*** TEXT BLOCK ***

The Protective Role of Religious Coping in Adolescents’ Responses to Poverty and Sexual Decision-Making in Rural Kenya


  • This project was funded in part by the Duke Global Health Institute, Johnson & Johnson Corporation, Duke University Center for AIDS Research (CFAR), an NIH funded program (P30 AI 64518), and the Fogarty Center through the International Clinical Research fellowship (first author). The authors thank the team of research assistants who translated and administered the interviews in this study, and the adolescents who participated. We also acknowledge the Women's Institute for Secondary Education and Research (WISER) for serving as the host non-governmental organization in this study, and the Africa Mental Health Foundation (AMHF) for providing administrative support.

Requests for reprints should be sent to Eve S. Puffer, International Rescue Committee, 422 East 42nd Street, 12th floor, New York, NY 10009. E-mail:


In this study, we explored how adolescents in rural Kenya apply religious coping in sexual decision-making in the context of high rates of poverty and human immunodeficiency virus (HIV). Semi-structured interviews were conducted with 34 adolescents. One-third (13) reported religious coping related to economic stress, HIV, or sexual decision-making; the majority (29) reported religious coping with these or other stressors. Adolescents reported praying to God to partner with them to engage in positive behaviors, praying for strength to resist unwanted behaviors, and passive strategies characterized by waiting for God to provide resources or protection from HIV. Adolescents in sub-Saharan Africa may benefit from HIV prevention interventions that integrate and build upon their use of religious coping.

*** End of TEXT BLOCK ***

• PROBLEMS TO WORK ON:
1) Answer these from the Kenya study text, one answer per line:
(a) How many adolescents took part in the semi-structured interviews?
(b) Which organization served as the host non-governmental organization?
(c) To whom should requests for reprints be sent?
2) List every body that the Kenya study text says funded the project.
3) Output everything in the Kenya study text from "The Protective Role" down to "providing administrative support.".

*** PROVIDED DATA ***

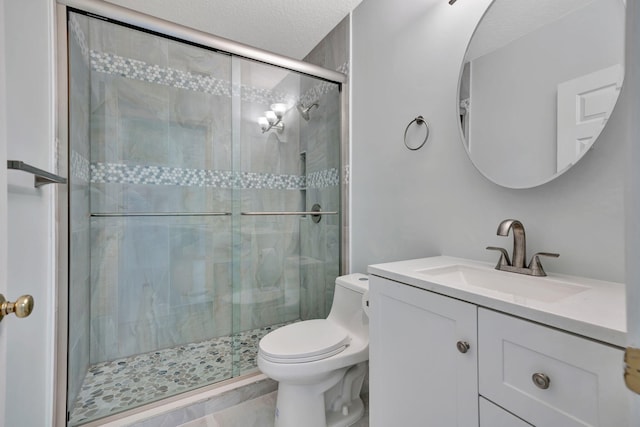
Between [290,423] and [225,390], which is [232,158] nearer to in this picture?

*** End of PROVIDED DATA ***

• ANSWERS BY ITEM:
1)
(a) 34
(b) The Women's Institute for Secondary Education and Research (WISER)
(c) Eve S. Puffer, International Rescue Committee

2)
Duke Global Health Institute
Johnson & Johnson Corporation
Duke University Center for AIDS Research (CFAR)
Fogarty Center

3)
The Protective Role of Religious Coping in Adolescents’ Responses to Poverty and Sexual Decision-Making in Rural Kenya


  • This project was funded in part by the Duke Global Health Institute, Johnson & Johnson Corporation, Duke University Center for AIDS Research (CFAR), an NIH funded program (P30 AI 64518), and the Fogarty Center through the International Clinical Research fellowship (first author). The authors thank the team of research assistants who translated and administered the interviews in this study, and the adolescents who participated. We also acknowledge the Women's Institute for Secondary Education and Research (WISER) for serving as the host non-governmental organization in this study, and the Africa Mental Health Foundation (AMHF) for providing administrative support.